_Work to be completed_
Reproduce the listing below word for word, leaving out the pictures.

_Data for processing_
* Begin *

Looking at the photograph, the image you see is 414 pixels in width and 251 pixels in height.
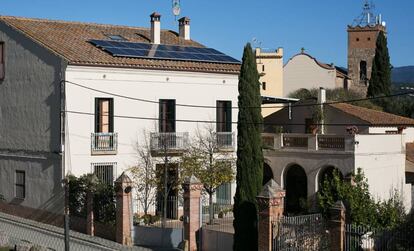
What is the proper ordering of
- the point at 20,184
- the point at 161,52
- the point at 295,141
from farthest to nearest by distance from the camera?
the point at 161,52, the point at 20,184, the point at 295,141

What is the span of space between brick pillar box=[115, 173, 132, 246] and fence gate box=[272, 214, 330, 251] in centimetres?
695

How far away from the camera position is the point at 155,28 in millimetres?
33812

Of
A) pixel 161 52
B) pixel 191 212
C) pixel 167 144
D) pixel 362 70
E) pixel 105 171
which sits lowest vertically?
pixel 191 212

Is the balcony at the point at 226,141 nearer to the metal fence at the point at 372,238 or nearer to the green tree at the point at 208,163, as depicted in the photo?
the green tree at the point at 208,163

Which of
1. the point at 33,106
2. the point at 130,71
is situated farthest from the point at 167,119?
the point at 33,106

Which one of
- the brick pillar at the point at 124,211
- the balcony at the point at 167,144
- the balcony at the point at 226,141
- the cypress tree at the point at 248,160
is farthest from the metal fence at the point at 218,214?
Answer: the cypress tree at the point at 248,160

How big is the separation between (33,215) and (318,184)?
12843 mm

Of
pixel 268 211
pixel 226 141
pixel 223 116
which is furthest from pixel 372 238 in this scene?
pixel 223 116

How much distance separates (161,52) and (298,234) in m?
14.4

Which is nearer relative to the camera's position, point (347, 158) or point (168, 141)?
point (347, 158)

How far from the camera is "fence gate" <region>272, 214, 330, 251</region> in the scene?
62.5 ft

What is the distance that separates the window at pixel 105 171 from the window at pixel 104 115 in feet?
4.88

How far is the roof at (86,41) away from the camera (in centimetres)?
2830

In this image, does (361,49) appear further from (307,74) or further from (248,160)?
(248,160)
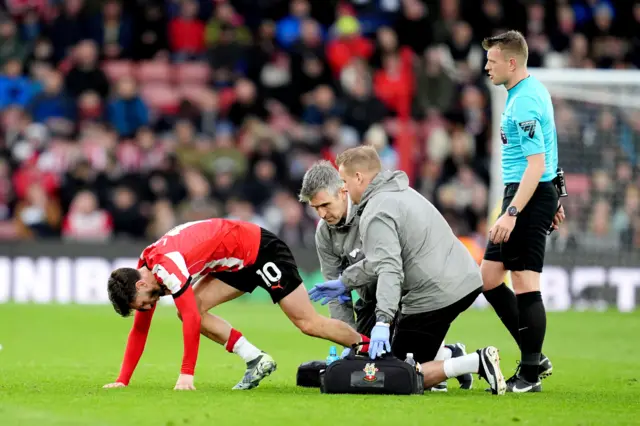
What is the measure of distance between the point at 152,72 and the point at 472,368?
558 inches

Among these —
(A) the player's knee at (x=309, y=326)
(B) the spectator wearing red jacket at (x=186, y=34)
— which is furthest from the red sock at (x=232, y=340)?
(B) the spectator wearing red jacket at (x=186, y=34)

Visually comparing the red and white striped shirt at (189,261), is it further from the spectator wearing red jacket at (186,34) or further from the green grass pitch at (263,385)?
the spectator wearing red jacket at (186,34)

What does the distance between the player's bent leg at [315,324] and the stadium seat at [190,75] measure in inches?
518

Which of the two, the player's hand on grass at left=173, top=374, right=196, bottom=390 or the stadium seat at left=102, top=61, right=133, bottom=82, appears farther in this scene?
the stadium seat at left=102, top=61, right=133, bottom=82

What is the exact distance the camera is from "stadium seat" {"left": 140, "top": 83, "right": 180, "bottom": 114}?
810 inches

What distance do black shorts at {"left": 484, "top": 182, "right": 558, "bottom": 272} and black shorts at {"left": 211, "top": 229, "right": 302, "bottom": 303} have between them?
147cm

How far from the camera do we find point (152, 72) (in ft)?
68.5

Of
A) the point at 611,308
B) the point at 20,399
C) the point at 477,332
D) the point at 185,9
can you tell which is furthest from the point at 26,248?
the point at 20,399

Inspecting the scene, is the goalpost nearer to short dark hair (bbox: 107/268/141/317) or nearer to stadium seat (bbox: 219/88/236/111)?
stadium seat (bbox: 219/88/236/111)

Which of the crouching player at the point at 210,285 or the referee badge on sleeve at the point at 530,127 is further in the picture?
the referee badge on sleeve at the point at 530,127

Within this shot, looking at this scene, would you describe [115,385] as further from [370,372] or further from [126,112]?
[126,112]

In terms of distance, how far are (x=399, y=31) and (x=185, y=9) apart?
380 centimetres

* End *

_Expected answer_
Looking at the photograph, the image you see is 414 pixels in width and 251 pixels in height.
What is the proper ordering of
- the point at 20,184
- the point at 161,52
- the point at 295,141
from farthest to nearest by distance from the camera?
the point at 161,52, the point at 20,184, the point at 295,141

What is the span of space between brick pillar box=[115, 173, 132, 246] and fence gate box=[272, 214, 330, 251] in centimetres?
695

How far away from the camera position is the point at 155,28 in millimetres?
33812

Of
A) pixel 161 52
B) pixel 191 212
C) pixel 167 144
D) pixel 362 70
E) pixel 105 171
which sits lowest vertically?
pixel 191 212

Is the balcony at the point at 226,141 nearer to the metal fence at the point at 372,238 or nearer to the green tree at the point at 208,163, as depicted in the photo?
the green tree at the point at 208,163

Which of
1. the point at 33,106
2. the point at 130,71
is situated farthest from the point at 167,119?
the point at 33,106

Which one of
- the brick pillar at the point at 124,211
- the balcony at the point at 167,144
- the balcony at the point at 226,141
- the cypress tree at the point at 248,160
is farthest from the metal fence at the point at 218,214?
Answer: the cypress tree at the point at 248,160

How big is the separation between (33,215) and (318,184)?
12843 mm

Of
pixel 268 211
pixel 226 141
pixel 223 116
which is furthest from pixel 372 238 in this scene?
pixel 223 116

How much distance separates (161,52) and (298,234) in m?
14.4

Which is nearer relative to the camera's position, point (347, 158) or point (168, 141)?
point (347, 158)

How far from the camera is "fence gate" <region>272, 214, 330, 251</region> in the scene?
62.5 ft

What is the distance that separates the window at pixel 105 171 from the window at pixel 104 115 in feet?
4.88

How far is the roof at (86,41) away from the camera (in centimetres)?
2830

In this image, does (361,49) appear further from (307,74) or further from (248,160)?
(248,160)
What is the measure of distance between the point at 152,72 and the point at 472,368?
558 inches

Among these —
(A) the player's knee at (x=309, y=326)
(B) the spectator wearing red jacket at (x=186, y=34)
— which is furthest from the red sock at (x=232, y=340)?
(B) the spectator wearing red jacket at (x=186, y=34)

Visually comparing the red and white striped shirt at (189,261), is it further from the spectator wearing red jacket at (186,34) or further from the green grass pitch at (263,385)?
the spectator wearing red jacket at (186,34)

What does the distance between the player's bent leg at [315,324] and the stadium seat at [190,75] measure in inches?
518

Which of the two, the player's hand on grass at left=173, top=374, right=196, bottom=390 or the stadium seat at left=102, top=61, right=133, bottom=82, appears farther in this scene?
the stadium seat at left=102, top=61, right=133, bottom=82

What is the exact distance the camera is from "stadium seat" {"left": 140, "top": 83, "right": 180, "bottom": 114}?
810 inches

What distance do black shorts at {"left": 484, "top": 182, "right": 558, "bottom": 272} and black shorts at {"left": 211, "top": 229, "right": 302, "bottom": 303} have between them?
147cm

How far from the camera do we find point (152, 72) (in ft)?
68.5

Of
A) the point at 611,308
B) the point at 20,399
C) the point at 477,332
D) the point at 185,9
can you tell which is furthest from the point at 26,248?
the point at 20,399

Inspecting the scene, is the goalpost nearer to short dark hair (bbox: 107/268/141/317) or nearer to stadium seat (bbox: 219/88/236/111)?
stadium seat (bbox: 219/88/236/111)

Which of the crouching player at the point at 210,285 or the referee badge on sleeve at the point at 530,127 is further in the picture?
the referee badge on sleeve at the point at 530,127

Within this shot, looking at this scene, would you describe [115,385] as further from [370,372] or further from [126,112]?
[126,112]

In terms of distance, how far are (x=399, y=31) and (x=185, y=9) apart?
380 centimetres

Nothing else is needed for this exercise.